DATA SUPPLIED:
=== Begin Enclosure ===

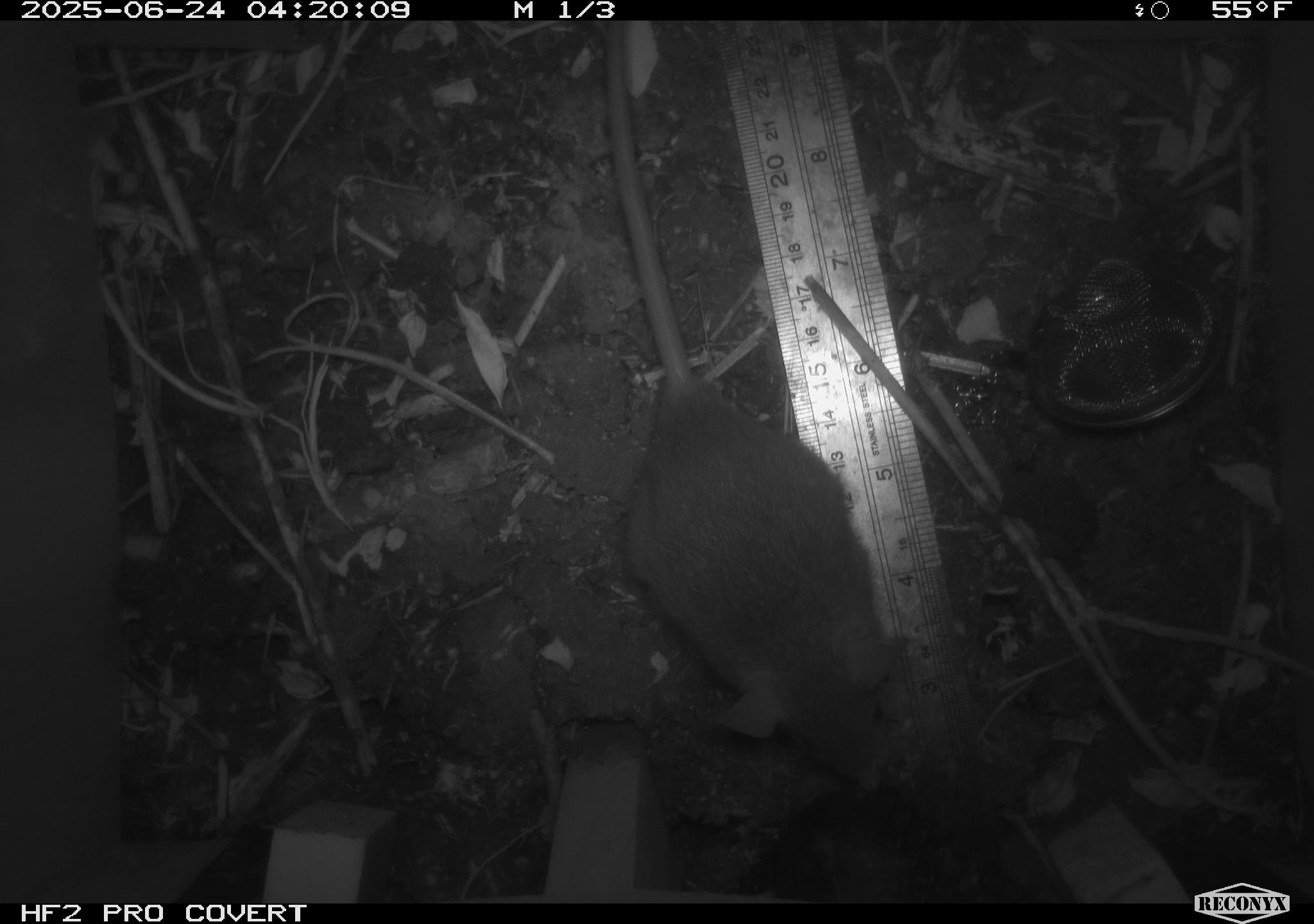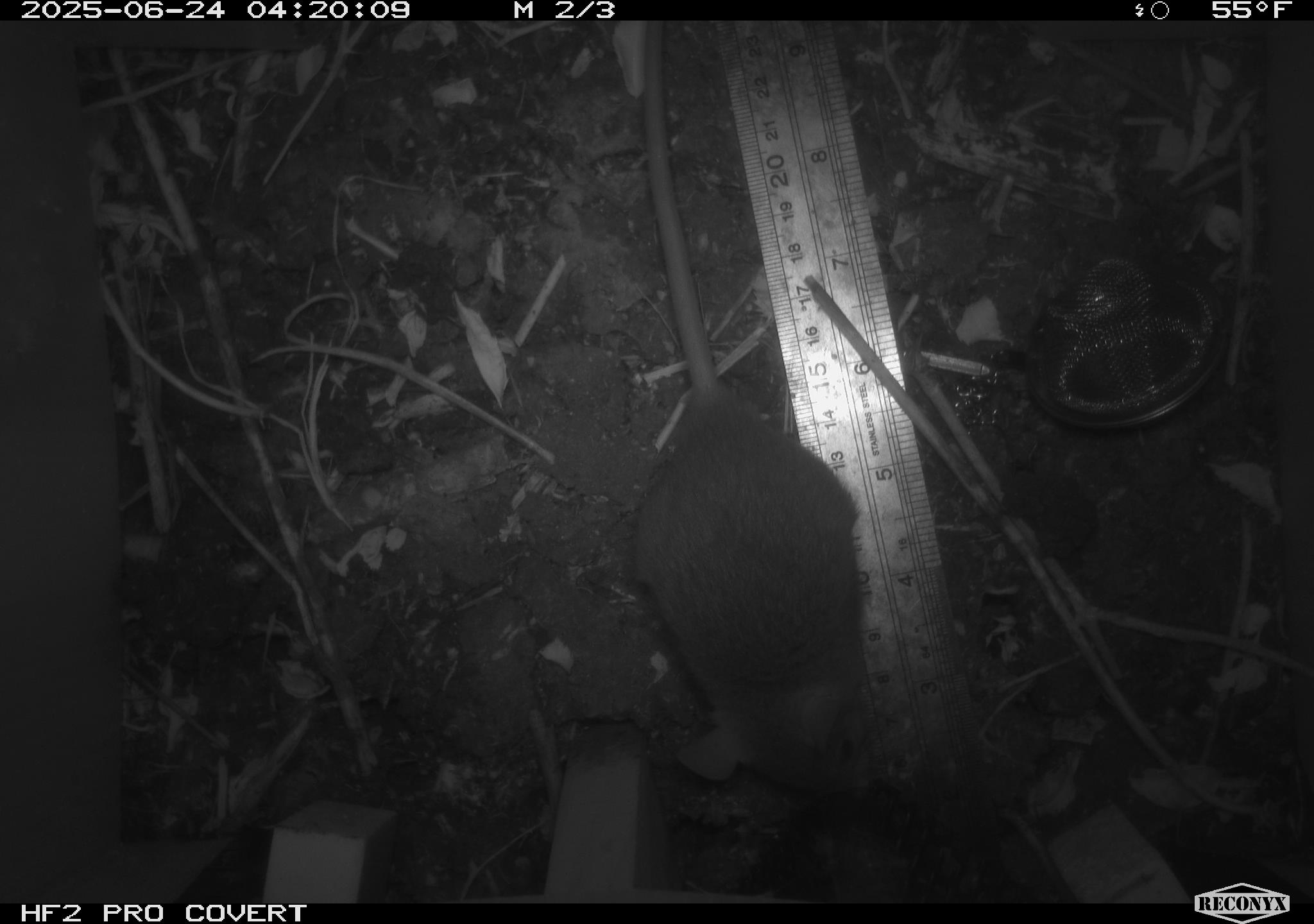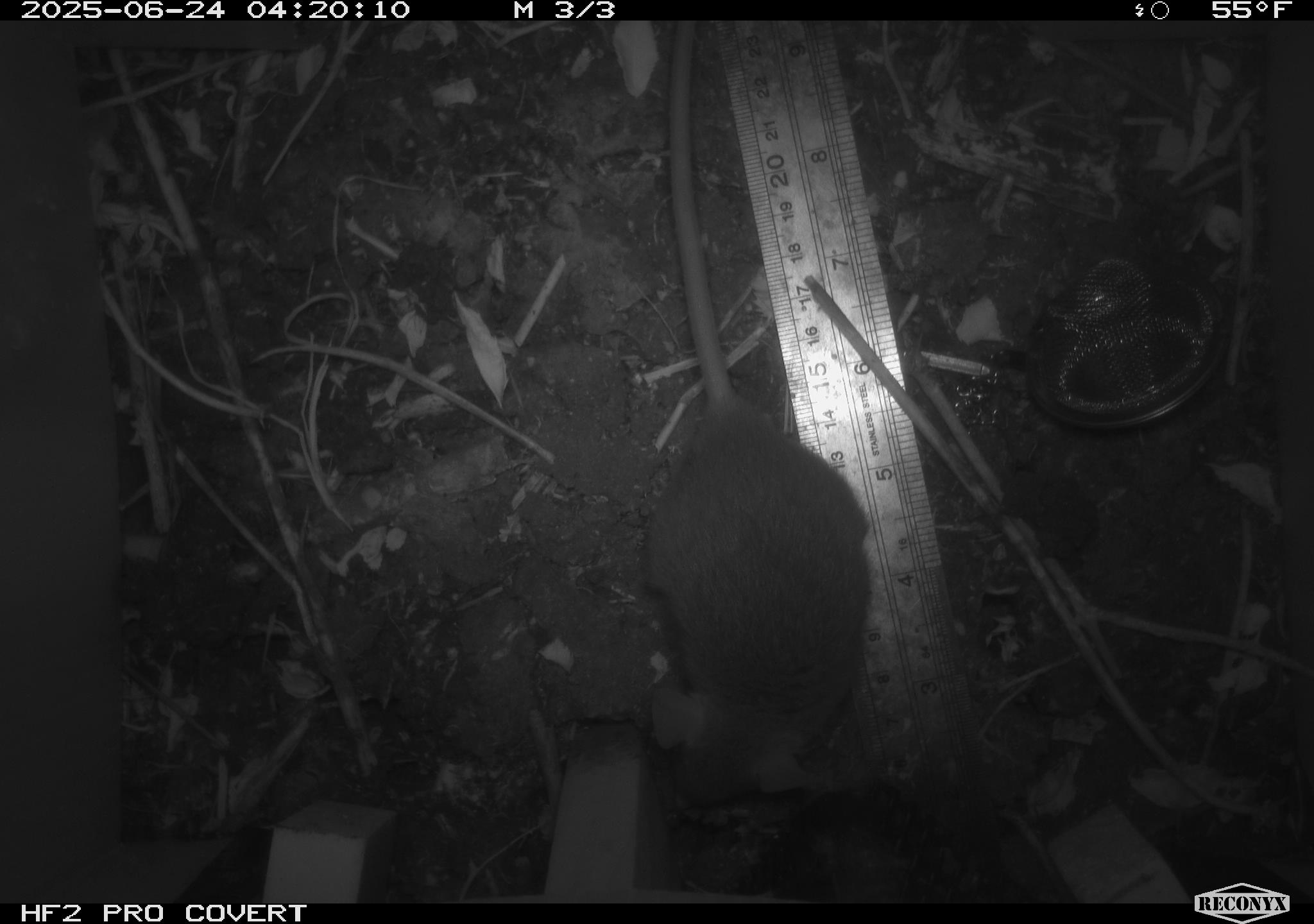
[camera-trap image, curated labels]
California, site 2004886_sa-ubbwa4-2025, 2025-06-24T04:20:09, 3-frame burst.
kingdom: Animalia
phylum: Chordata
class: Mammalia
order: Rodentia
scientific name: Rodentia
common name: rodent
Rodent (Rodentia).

=== End Enclosure ===

EXERCISE DETAILS:
Copy the material exactly as written and leave every picture behind.

RESPONSE:
[camera-trap image, curated labels]
California, site 2004886_sa-ubbwa4-2025, 2025-06-24T04:20:09, 3-frame burst.
kingdom: Animalia
phylum: Chordata
class: Mammalia
order: Rodentia
scientific name: Rodentia
common name: rodent
Rodent (Rodentia).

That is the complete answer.